THE PALESTINIAN ambassador to Ireland has said that while he personally supports calls for a cultural boycott of Israel, he is opposed to making artists feel pressured to participate in the protest.
Ambassador Hikmat Ajjuri acknowledged that the Palestinian Authority government he represents does not have an official stance on the question of a cultural boycott, which is part of a wider boycott, divestment and sanctions campaign established by an alliance of Palestinian civil society organisations in 2005.
“We have not taken an official black-and-white position on the issue of cultural boycott, but I support it because I think it is part of the means to exert pressure on the intelligentsia in Israel to act against the irresponsible actions taken by their government,” he told The Irish Times. “I personally welcome an economic, cultural or any other boycott against Israel because Israel is an apartheid state, and this was the only way South Africa’s former apartheid system was ended. There should be a stick to wave in the face of Israel’s intransigence.”
Tánaiste and Minister for Foreign Affairs Eamon Gilmore recently reiterated the Government’s position that it did not support cultural or other boycotts of Israel, and criticised what he described as “unacceptable efforts to harass artists with a view to intimidating them from exercising their freedom of choice in relation to engagement with Israel”.
Mr Ajjuri said he respected the Government’s stance on the cultural boycott. “People should decide themselves what they feel is right or wrong,” he said. “I condemn any kind of harassment of Irish artists. I am totally against making individuals feel they are being intimidated or pressured. Everyone – singers, artists, writers – is entitled to their opinion.”
Mr Ajjuri’s comments follow two recent cases in which the Ireland-Palestine Solidarity Campaign (IPSC) lobbied Irish folk band Dervish and Irish novelist Gerard Donovan to cancel planned visits to Israel.
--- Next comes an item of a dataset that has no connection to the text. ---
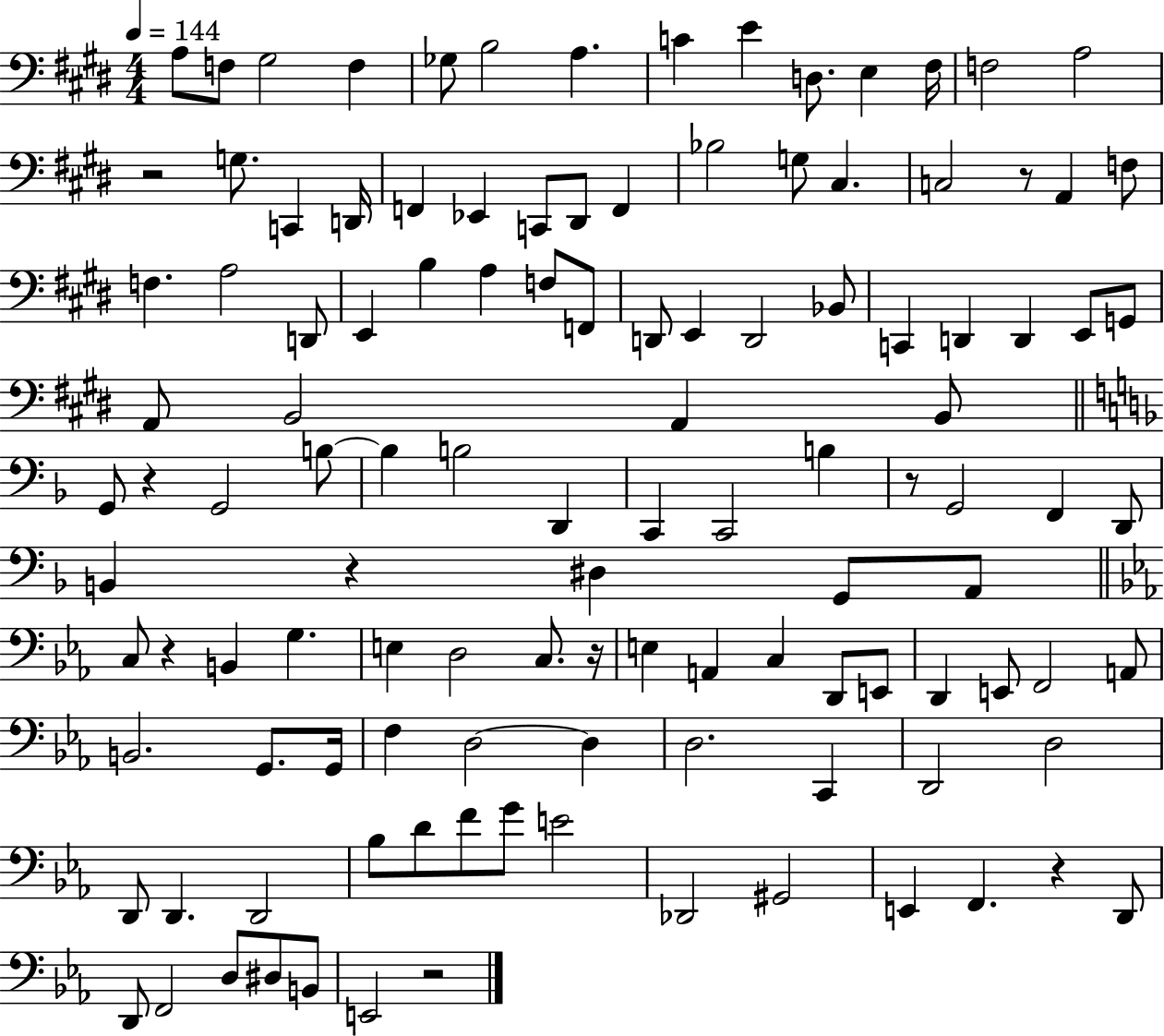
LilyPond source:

In an open letter to Dervish, the IPSC’s cultural liaison officer Dr Raymond Deane told the band if they performed in Israel they would be “betraying both the Palestinian people and many of your most respected colleagues” and would be “manipulated by the state of Israel to whitewash the utter criminality of its occupation and colonisation of Palestinian lands”. He added cancelling the tour would save Dervish’s support band FullSet from “the infamy” of having breached the boycott – which is not an official boycott akin to the UN-approved one imposed on apartheid-era South Africa – early in their career.
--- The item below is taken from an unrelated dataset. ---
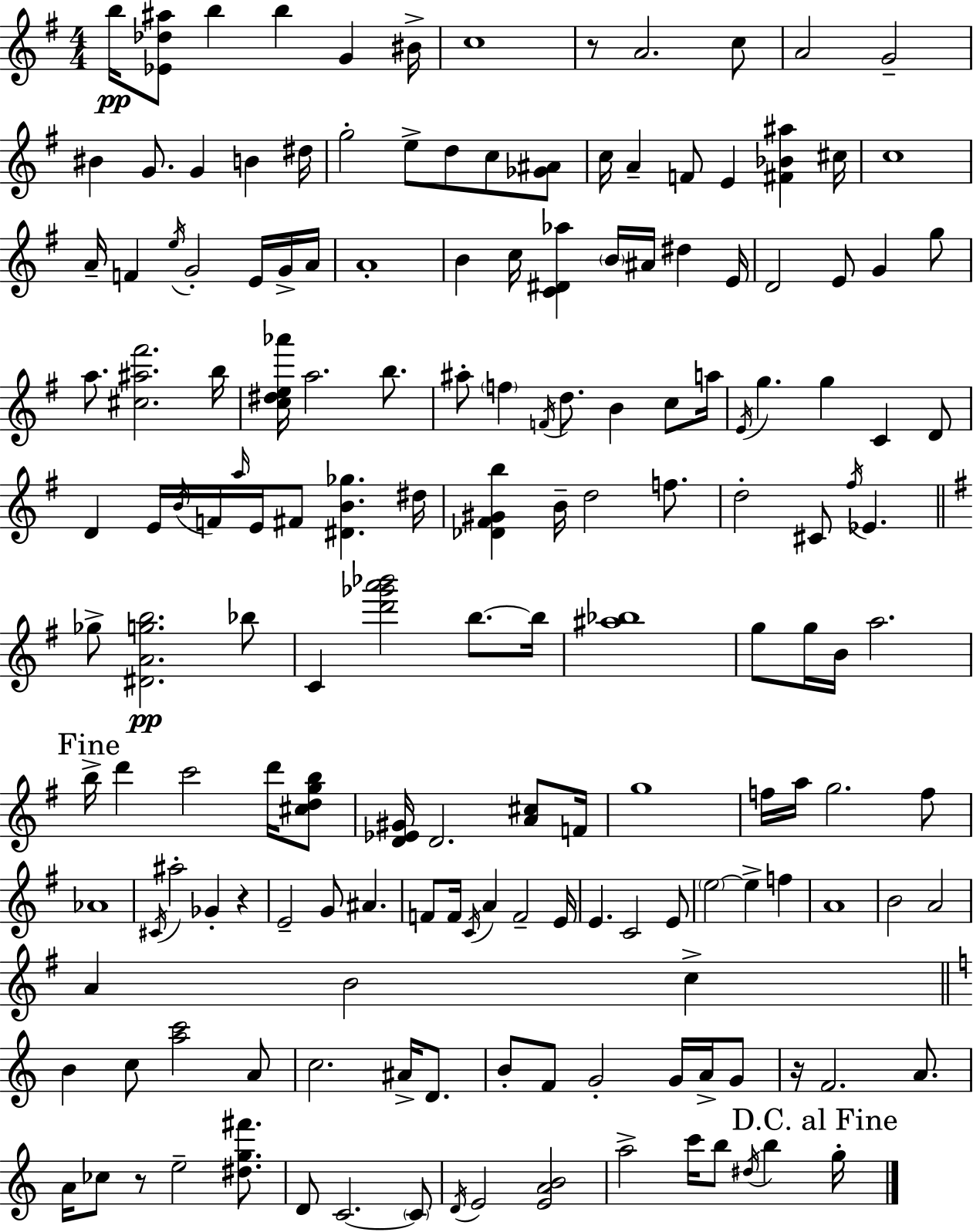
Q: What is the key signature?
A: E minor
In a statement on Dervish’s decision to pull out of the trip, singer Cathy Jordan said: “Although I was aware of the concerns with our proposed visit to Israel, I wasn’t quite prepared for the extent of the venom directed at us.” She said the band’s motives for the tour had been “misunderstood and misrepresented”, which “started an avalanche of negativity which has made it impossible for [Dervish] to make the trip, regardless of our motives”.
FullSet issued a statement saying both bands had been “publicly berated and attacked for breaking a cultural boycott on Israel that neither was aware of when accepting the tour”.
Dr Deane has denied any “venom” or “avalanche of negativity” was directed at the bands by pro-boycott campaigners.
He rejected comments by Donovan, who had been invited to a recent literary festival in Jerusalem, in which the novelist described the IPSC’s campaign as “outright intimidation” and said he would not be “bullied or cajoled” into responding to it. Donovan had already cancelled his visit to Israel on health grounds.